# Whatsapp can be used on desktop now.



## garnationpengu (May 12, 2016)

Like WhatsApp web we can whatsapp on our PC/laptop using whatsApp desktop. This will work as same like the WhatsApp web. Currently suitable for Windows 8 and higher as Mac OS X 10.9 and higher.
 Download desktop version WhatsApp  :: Downloa


----------



## GhorMaanas (May 12, 2016)

garnationpengu said:


> Like WhatsApp web we can whatsapp on our PC/laptop using whatsApp desktop. This will work as same like the WhatsApp web. Currently suitable for Windows 8 and higher as Mac OS X 10.9 and higher.
> Download desktop version WhatsApp  :: Downloa



had been waiting for this since an age. 
knew about the news and now glad that it materialised so quick!


----------



## lutenic (May 12, 2016)

Would this require Phone to be online as in whatsapp web?


----------



## Zangetsu (May 12, 2016)

lutenic said:


> Would this require Phone to be online as in whatsapp web?



I think yes, but i m not sure :thinking_NF:


----------



## dashing.sujay (May 12, 2016)

lutenic said:


> Would this require Phone to be online as in whatsapp web?



Yes, it does.


----------



## RCuber (May 12, 2016)

Now you can procrastinate without fear of your boss catching you staring at mobile all day!


----------



## thetechfreak (May 12, 2016)

Still needs the phone to be online. Mostly a web wrapper running on electron I think. Need something standalone that doesn't require the phone online :/


----------



## sling-shot (May 13, 2016)

Is that a Metro application? Why is it not available for Windows 7 I wonder.


----------



## vedula.k95 (May 13, 2016)

make a standalone one and then we'll talk.

_Problems to solve_
a) According to the WhatsApp desktop thread, which versions of Mac OS X can run WhatsApp desktop?
b) Print the stretch of the WhatsApp desktop thread from "## garnationpengu (May" through "GhorMaanas (May 12, 2016)".
The items that follow come from a separate, unrelated source.

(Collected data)

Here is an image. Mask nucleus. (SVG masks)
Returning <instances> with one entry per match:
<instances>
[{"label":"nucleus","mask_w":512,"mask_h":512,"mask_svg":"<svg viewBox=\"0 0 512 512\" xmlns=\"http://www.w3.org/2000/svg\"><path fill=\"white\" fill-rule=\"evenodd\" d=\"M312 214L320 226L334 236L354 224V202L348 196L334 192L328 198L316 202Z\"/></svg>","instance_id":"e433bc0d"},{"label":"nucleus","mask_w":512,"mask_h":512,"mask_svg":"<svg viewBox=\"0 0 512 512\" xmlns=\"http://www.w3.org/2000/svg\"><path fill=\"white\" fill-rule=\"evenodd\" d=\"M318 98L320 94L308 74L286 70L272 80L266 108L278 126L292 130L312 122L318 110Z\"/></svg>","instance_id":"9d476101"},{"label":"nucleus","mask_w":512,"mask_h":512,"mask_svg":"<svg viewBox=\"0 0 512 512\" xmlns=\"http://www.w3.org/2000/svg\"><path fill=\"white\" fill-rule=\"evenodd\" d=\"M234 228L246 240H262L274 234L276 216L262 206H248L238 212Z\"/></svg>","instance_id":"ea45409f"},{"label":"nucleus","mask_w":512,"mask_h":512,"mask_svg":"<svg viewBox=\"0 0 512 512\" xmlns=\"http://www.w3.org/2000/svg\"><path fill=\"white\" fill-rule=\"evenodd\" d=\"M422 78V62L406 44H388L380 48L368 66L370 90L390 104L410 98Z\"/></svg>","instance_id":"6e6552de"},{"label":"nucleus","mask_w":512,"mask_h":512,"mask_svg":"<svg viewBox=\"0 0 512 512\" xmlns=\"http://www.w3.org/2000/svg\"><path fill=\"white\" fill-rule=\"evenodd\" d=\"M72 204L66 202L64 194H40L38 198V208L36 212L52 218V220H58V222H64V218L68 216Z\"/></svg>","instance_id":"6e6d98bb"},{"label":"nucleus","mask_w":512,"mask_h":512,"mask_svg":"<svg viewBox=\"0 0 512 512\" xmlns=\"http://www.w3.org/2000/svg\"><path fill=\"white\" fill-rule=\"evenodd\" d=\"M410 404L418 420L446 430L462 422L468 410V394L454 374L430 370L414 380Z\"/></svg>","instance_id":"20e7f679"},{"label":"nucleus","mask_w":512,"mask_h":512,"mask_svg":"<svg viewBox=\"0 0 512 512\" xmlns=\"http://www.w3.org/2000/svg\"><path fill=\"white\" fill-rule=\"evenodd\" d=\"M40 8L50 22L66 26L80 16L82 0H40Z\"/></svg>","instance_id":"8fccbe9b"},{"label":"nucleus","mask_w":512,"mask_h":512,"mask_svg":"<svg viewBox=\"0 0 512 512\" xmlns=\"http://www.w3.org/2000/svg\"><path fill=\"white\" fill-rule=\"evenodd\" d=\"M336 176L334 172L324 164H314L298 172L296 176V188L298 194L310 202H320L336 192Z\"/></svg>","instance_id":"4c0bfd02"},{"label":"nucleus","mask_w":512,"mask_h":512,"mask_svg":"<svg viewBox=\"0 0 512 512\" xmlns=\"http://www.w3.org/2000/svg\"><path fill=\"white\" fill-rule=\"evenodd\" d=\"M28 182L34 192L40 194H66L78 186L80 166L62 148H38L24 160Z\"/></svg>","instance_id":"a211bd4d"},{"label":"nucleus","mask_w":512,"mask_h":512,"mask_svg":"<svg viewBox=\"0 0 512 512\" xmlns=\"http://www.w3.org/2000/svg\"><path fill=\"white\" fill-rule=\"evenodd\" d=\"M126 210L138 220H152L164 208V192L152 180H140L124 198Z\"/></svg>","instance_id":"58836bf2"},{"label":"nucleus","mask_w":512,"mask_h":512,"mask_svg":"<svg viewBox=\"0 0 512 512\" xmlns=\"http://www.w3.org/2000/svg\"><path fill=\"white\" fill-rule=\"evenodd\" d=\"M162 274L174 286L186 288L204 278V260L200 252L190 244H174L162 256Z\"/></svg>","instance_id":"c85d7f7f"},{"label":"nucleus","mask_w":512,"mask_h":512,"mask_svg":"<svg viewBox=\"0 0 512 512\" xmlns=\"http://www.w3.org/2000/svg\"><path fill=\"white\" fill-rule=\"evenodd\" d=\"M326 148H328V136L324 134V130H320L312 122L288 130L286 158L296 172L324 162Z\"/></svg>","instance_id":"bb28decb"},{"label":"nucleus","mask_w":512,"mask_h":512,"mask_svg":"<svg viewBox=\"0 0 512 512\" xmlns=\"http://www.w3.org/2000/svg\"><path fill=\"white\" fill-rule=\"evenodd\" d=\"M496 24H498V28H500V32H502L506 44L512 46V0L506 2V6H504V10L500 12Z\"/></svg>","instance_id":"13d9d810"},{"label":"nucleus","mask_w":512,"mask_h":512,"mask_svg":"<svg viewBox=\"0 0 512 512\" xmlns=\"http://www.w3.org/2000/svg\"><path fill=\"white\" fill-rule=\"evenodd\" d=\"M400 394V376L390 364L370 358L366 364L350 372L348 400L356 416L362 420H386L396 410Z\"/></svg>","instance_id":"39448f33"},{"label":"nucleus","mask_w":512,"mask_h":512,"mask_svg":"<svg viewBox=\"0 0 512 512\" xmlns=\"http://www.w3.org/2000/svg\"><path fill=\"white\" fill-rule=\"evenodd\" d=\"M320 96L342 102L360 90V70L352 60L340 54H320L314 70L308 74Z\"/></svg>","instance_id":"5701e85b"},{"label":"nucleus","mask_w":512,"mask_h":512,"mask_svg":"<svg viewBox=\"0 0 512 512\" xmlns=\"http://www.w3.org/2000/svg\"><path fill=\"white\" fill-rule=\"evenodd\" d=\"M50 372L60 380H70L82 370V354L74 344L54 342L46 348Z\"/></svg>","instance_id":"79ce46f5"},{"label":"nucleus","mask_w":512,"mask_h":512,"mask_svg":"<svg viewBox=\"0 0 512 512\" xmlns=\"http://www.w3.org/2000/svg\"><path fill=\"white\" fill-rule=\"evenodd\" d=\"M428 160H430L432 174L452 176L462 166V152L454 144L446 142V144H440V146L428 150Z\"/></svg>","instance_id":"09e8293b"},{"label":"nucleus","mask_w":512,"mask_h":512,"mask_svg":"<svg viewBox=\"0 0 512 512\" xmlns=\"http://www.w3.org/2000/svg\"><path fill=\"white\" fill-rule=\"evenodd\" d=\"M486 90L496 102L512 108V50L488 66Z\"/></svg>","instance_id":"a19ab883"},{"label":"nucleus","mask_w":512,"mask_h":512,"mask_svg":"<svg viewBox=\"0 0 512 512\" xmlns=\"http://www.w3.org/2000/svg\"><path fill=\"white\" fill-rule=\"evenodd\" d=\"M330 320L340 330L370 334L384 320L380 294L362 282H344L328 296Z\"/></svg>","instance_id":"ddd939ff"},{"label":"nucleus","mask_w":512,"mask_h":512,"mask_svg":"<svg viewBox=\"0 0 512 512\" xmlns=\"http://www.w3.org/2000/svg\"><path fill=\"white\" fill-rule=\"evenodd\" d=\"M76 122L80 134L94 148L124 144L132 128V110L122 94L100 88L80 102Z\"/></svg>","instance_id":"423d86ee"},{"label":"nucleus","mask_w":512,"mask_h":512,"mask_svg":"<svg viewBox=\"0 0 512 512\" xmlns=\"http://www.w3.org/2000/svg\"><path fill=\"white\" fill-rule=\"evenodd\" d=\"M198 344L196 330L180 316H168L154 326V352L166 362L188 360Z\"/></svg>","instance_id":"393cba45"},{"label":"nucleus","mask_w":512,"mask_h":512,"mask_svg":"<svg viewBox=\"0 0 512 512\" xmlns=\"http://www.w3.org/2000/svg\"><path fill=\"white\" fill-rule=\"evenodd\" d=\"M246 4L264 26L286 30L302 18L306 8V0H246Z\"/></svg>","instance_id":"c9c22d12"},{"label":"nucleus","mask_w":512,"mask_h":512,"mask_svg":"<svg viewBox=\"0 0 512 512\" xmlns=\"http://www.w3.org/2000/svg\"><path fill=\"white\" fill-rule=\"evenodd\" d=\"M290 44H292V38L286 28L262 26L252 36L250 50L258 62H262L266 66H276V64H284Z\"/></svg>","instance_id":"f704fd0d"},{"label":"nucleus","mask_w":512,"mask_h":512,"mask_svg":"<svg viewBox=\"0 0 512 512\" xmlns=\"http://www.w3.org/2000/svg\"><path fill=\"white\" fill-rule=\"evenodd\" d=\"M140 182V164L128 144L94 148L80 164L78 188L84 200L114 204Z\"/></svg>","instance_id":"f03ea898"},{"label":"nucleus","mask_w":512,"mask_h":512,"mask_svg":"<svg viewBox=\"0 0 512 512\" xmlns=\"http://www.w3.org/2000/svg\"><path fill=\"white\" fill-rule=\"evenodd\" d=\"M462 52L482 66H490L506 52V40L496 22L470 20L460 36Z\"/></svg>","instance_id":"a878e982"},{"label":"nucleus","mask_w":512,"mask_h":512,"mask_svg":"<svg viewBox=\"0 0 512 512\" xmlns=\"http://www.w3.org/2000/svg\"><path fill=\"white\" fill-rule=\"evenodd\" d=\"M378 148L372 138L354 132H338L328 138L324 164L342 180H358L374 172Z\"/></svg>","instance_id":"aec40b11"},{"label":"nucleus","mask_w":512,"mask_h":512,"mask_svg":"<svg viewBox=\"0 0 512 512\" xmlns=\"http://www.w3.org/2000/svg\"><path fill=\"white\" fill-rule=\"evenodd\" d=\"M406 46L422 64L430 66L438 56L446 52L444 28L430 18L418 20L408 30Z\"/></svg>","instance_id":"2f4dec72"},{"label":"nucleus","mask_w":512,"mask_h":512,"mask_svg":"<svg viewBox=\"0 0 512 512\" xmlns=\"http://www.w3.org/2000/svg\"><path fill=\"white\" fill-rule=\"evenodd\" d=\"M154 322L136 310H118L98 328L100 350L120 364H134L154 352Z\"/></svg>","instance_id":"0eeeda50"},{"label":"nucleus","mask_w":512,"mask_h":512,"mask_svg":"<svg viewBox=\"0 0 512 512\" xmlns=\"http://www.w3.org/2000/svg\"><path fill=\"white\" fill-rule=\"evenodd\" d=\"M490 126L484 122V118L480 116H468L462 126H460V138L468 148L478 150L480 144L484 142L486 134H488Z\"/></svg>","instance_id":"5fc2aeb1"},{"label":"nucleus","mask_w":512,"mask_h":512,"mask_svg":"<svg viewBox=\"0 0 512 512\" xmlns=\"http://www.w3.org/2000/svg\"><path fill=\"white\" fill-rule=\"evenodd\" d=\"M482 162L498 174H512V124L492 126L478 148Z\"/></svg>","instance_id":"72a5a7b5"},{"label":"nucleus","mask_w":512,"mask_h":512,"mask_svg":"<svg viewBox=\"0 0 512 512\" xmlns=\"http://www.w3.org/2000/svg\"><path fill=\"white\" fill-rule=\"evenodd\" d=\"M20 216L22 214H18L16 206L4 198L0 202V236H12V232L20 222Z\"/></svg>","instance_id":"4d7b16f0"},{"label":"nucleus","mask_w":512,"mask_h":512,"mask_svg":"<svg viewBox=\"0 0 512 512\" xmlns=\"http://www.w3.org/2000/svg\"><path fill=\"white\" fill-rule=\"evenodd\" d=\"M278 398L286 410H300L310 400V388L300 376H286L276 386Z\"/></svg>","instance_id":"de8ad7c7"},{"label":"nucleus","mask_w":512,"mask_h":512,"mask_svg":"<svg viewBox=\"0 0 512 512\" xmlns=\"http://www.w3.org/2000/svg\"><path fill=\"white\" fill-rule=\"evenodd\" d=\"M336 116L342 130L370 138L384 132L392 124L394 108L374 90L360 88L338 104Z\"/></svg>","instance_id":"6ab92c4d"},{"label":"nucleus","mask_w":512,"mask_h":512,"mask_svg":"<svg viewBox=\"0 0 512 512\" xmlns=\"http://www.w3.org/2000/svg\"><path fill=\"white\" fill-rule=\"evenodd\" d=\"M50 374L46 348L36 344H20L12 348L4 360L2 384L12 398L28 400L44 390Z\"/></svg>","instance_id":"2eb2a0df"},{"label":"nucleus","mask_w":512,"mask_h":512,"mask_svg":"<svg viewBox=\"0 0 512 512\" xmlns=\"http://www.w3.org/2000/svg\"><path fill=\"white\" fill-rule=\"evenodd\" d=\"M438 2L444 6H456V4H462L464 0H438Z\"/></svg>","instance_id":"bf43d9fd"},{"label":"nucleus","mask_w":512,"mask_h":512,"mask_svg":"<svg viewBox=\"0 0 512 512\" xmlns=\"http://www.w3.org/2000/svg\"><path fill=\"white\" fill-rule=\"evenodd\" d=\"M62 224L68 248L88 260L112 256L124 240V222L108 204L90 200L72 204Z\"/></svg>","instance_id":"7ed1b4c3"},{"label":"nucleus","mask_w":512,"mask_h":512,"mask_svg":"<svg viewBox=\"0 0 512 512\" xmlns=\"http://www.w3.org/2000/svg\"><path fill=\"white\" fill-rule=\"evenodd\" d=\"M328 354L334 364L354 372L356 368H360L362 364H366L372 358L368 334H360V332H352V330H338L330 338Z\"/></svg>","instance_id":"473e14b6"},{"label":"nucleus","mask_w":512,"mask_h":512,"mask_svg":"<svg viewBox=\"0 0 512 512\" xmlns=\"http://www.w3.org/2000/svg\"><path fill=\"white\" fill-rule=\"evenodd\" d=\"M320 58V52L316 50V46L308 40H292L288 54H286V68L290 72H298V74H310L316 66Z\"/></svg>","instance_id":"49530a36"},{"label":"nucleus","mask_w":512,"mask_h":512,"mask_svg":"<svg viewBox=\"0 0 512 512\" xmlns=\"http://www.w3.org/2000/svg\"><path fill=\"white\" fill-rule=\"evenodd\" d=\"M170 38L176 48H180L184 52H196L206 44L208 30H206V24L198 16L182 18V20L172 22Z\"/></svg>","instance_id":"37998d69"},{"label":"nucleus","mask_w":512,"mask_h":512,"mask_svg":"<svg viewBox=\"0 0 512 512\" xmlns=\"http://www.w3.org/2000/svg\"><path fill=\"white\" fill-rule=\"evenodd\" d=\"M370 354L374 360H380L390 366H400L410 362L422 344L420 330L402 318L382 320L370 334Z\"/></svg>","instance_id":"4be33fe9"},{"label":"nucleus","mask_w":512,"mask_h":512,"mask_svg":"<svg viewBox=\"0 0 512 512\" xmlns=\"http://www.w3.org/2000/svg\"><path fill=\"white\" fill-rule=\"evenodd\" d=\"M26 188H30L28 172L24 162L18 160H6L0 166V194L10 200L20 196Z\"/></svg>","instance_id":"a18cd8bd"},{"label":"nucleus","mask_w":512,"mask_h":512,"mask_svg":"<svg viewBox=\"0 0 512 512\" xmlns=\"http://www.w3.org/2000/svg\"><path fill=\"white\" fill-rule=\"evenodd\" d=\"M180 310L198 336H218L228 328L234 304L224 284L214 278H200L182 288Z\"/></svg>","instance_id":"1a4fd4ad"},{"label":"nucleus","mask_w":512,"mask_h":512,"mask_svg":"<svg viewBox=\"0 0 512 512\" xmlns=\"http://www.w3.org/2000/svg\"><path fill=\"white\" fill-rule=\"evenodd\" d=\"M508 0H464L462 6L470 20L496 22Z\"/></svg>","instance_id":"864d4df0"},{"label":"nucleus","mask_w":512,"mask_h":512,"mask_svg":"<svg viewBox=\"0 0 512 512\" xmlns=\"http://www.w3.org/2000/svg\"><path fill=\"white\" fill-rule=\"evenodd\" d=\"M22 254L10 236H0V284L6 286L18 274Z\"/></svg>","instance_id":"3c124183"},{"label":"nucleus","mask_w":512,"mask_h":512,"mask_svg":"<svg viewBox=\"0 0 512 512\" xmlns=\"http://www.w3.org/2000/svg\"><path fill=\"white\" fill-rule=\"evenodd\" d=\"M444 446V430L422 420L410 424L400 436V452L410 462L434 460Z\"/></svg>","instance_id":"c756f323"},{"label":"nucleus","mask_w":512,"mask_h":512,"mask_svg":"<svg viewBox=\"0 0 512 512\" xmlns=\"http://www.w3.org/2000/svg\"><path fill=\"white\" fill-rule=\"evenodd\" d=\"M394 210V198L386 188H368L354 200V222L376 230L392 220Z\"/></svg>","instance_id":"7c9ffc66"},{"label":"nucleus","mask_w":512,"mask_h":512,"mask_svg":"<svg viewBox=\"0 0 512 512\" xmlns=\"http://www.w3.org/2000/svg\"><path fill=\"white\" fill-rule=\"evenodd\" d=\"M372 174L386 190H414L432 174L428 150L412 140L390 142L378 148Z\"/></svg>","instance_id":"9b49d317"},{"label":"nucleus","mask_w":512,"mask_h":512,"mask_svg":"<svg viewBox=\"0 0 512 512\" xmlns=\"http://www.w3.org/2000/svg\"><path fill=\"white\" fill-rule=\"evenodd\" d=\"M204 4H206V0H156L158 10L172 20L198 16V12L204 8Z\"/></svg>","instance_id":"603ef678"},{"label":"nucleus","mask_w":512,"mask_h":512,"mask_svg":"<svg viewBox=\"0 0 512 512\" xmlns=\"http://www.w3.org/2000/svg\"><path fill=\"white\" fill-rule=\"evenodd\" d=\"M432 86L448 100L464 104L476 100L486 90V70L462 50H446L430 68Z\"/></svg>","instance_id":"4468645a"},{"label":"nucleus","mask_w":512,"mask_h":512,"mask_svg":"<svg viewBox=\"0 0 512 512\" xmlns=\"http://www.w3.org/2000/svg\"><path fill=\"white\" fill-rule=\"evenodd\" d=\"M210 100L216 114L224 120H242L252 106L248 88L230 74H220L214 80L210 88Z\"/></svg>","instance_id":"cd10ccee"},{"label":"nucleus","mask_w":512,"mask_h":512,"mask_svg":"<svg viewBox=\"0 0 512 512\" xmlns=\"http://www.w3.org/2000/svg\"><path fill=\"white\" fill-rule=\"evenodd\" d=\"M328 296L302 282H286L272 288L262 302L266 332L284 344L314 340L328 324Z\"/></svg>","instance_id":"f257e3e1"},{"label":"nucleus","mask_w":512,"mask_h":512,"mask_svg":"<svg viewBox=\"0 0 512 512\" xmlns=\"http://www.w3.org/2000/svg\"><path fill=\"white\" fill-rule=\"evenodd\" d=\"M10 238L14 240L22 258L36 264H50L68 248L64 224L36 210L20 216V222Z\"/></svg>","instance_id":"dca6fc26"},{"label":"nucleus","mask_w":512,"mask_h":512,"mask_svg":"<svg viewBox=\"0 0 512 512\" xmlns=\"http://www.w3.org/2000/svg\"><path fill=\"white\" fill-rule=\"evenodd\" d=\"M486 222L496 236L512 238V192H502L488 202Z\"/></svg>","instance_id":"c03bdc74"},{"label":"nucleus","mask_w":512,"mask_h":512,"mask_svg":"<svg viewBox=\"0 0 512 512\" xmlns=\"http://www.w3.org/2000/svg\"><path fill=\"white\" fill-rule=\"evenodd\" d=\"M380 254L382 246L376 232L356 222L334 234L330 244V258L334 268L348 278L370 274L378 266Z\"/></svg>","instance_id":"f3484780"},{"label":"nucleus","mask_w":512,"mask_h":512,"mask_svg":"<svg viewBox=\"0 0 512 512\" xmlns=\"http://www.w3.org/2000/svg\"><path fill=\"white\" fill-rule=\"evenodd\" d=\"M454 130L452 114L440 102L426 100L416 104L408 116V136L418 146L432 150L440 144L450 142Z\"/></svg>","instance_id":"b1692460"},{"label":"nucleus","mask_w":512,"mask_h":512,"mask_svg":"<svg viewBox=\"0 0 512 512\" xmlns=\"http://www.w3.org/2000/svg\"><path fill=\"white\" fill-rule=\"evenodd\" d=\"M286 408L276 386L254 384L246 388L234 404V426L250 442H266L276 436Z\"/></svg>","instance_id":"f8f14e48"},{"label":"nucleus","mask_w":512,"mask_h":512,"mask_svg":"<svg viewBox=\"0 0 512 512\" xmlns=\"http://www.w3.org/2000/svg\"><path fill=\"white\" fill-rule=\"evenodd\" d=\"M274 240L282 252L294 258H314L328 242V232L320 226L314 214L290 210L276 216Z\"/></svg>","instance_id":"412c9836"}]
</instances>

_Solutions to the tasks_
a) Mac OS X 10.9 and higher.

b)
## garnationpengu (May 12, 2016)

Like WhatsApp web we can whatsapp on our PC/laptop using whatsApp desktop. This will work as same like the WhatsApp web. Currently suitable for Windows 8 and higher as Mac OS X 10.9 and higher.
 Download desktop version WhatsApp  :: Downloa


----------



## GhorMaanas (May 12, 2016)